Aug 01, 2020 News Comments Off on Equipping US$8M Ocean View hospital would cost ‘three times’ more
– Patients being transferred to facility without critical equipment and staff in place
By Shikema Dey
It would cost the APNU+AFC government “three times” the whopping $1.6 billion construction cost to acquire the needed medical equipment to furnish the recently commissioned Ocean View Infectious Diseases Hospital, according to de facto Minister of Public Health, Volda Lawrence.
Lawrence was at the time responding to a question on whether the $1.6 billion construction cost for the facility, sitting on more than five acres of prime land at Liliendaal, East Coast Demerara, also accounted for equipment. To this, the Health Minister gave a short laugh then asked “No… $1.6 billion for equipment?”
“Equipment for this facility,” Lawrence continued “is going to cost probably three times that.”
Giving her reasons behind this, she stated that due to the Coronavirus (COVID-19) pandemic, the same equipment they would need to source is in high demand all across the world.
Initially, Finance Minister Winston Jordan had said that to transform the former hotel building into a state of the art facility would cost $1 billion, or US $5 million; however, at the ceremony, the Health Ministry Permanent Secretary, Colette Adams revealed that construction amounted to $1.6 billion, or US $8 million.
President Granger, who was also present at the commissioning, was questioned on the exuberant spending government undertook for the hospital he responded only that it was conducted within the ambit of the law. However, no information was revealed to account for the extra $600 million added to the initial construction cost. Questions relating to that issue, the purchase cost for the property and where government will source the funds to acquire the equipment from remain unanswered.
Questions are also already beginning to mount regarding the absence of both critical equipment and medical professionals at the facility meant to tackle the high influx of COVID-19 patients in Guyana. To date, Guyana has over 400 cases of the virus and that figure continues to climb daily.
Inadequate equipment, inadequate staff
One senior public health staffer lamented to Kaieteur News that COVID-19 patients are still being sent to the hospital despite the fact the facility is ill-prepared to provide basic critical care those infected with the virus.
“The hospital has no piped oxygen to the designated ICU much less the wards, yet this is the hospital to look after patients with respiratory illnesses,” the staffer said.

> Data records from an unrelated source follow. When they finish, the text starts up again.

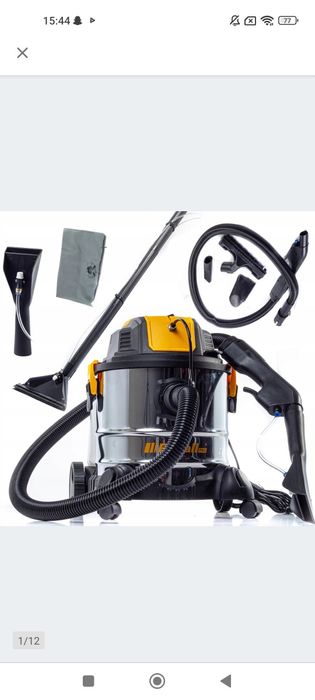 Wypożyczenie odkurzacza do prania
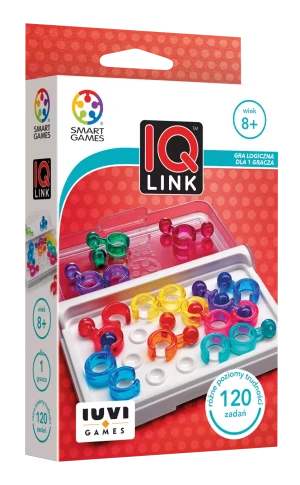 Smart Games IQ Link (PL) IUVI GAMES
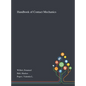 Handbook of Contact Mechanics - Hardcover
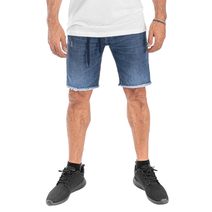 Bermuda Dc Elastic Jean Hombre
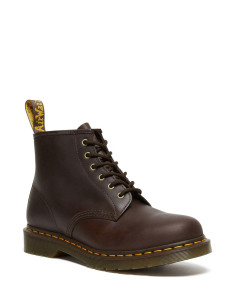DR MARTENS 101 Dark Brown Crazy Horse - Botas 2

The person pointed out that the construction of the billion-dollar building was highly flawed because it lacked the basic amenities needed for an Infectious Diseases Sanatorium. For example, he noted that the GPHC has refused to send patients there unless they have piped oxygen installed. He stated that their plan was to use 100lb cylinders for the patients but this would only supply a few hours of needed oxygen from each bottle “at most.”

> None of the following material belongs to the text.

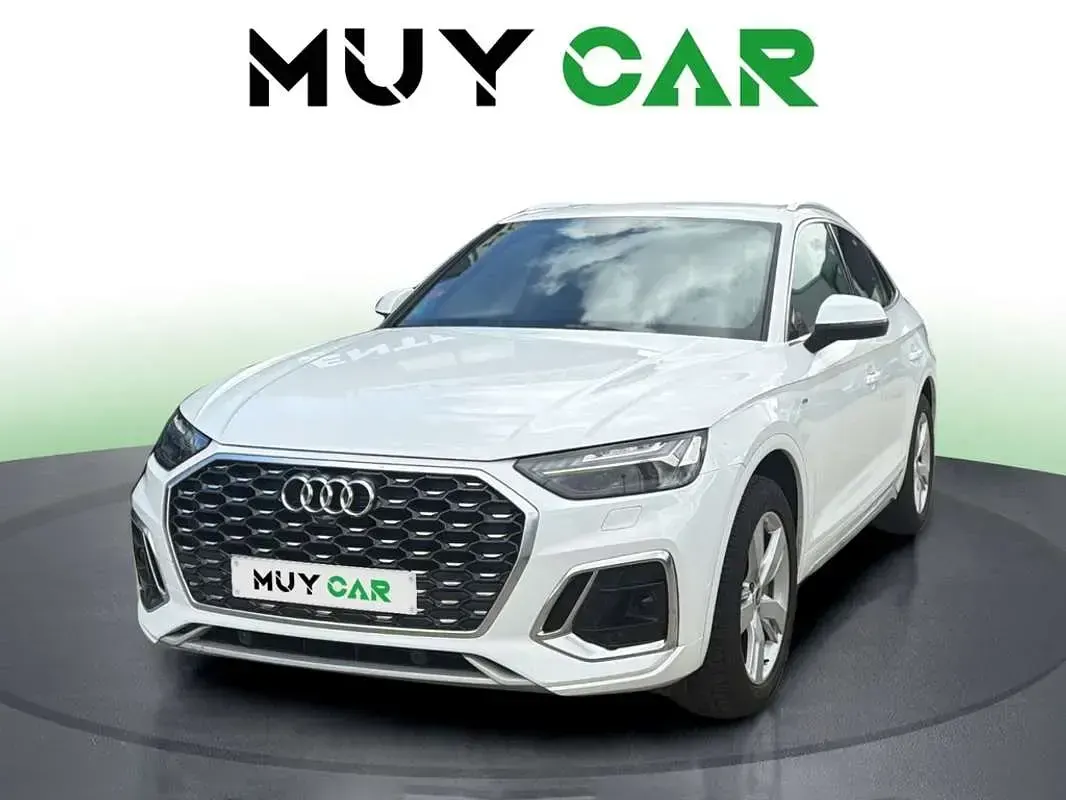 Usado Audi Q5 Sportback S-Line 163 CV (119 kW) 2021 Blanco SUV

“They are boasting of a 42-bed Intensive Care Unit so, I suppose their plan is to have trucks moving continuously between DOCOL and the hospital, all day and night. No HEPA filters, no negative pressure or nothing that an infectious disease hospital should have.”
The staffer, who requested anonymity, told this publication that a site visit was done before the opening and when the lack of equipment was revealed, it was decided that the GPHC would continue to house high risk patients in their Intensive Care Unit (ICU) despite the Ocean View Hospital being built for this purpose. Senior staffers were asked not to reveal that detail while the problem was being rectified.

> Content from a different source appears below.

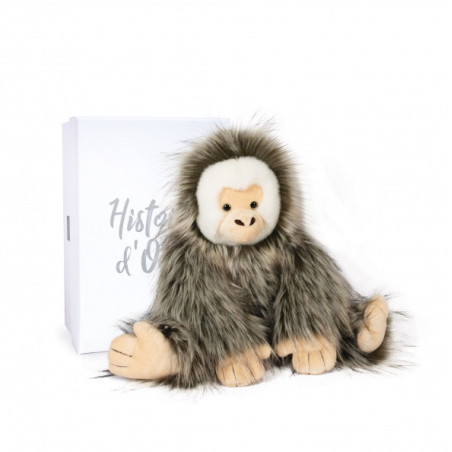 Peluche capucin le singe mm histoire d'ours -3046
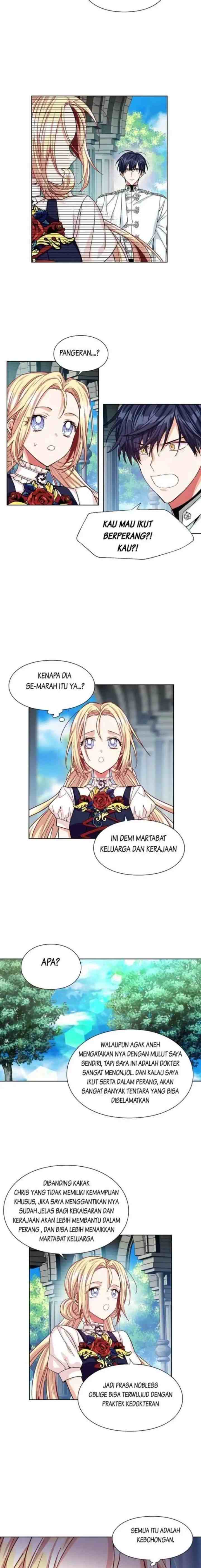 Doctor Elise: The Royal Lady with the Lamp chapter 48 halaman 6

“They should have paid an architect with experience building health facilities,” the source told Kaieteur News “, but they probably sat around a table with a few Guyanese experts’, maybe doctors who work at MOPH or the emergency room or something. They refuse to share the info or plans so we can attempt to help.”
The person further explained that software can be easily found online to help visualize traffic flows, airflows in such hospitals, something, they opined, government did not appear to have done any research on.
“Otherwise,” the source argued, “how would they design a hospital to treat respiratory diseases without oxygen?”
Continuing, on the issue of medical personnel, the staffer stated that the Health Ministry had wanted to move doctors and nurses from Georgetown Public Health Corporation to staff the new facility despite knowing that GPHC is short staffed.
“There is no infectious disease specialist,” they lamented “and we will still have to take the critically ill patients because their white elephant cannot.”
The source told this publication that the Ministry has identified around three dozen Cubans and newly graduated medical students, but expressed concerns because none of those selected “has a clue on how to manage this crisis”.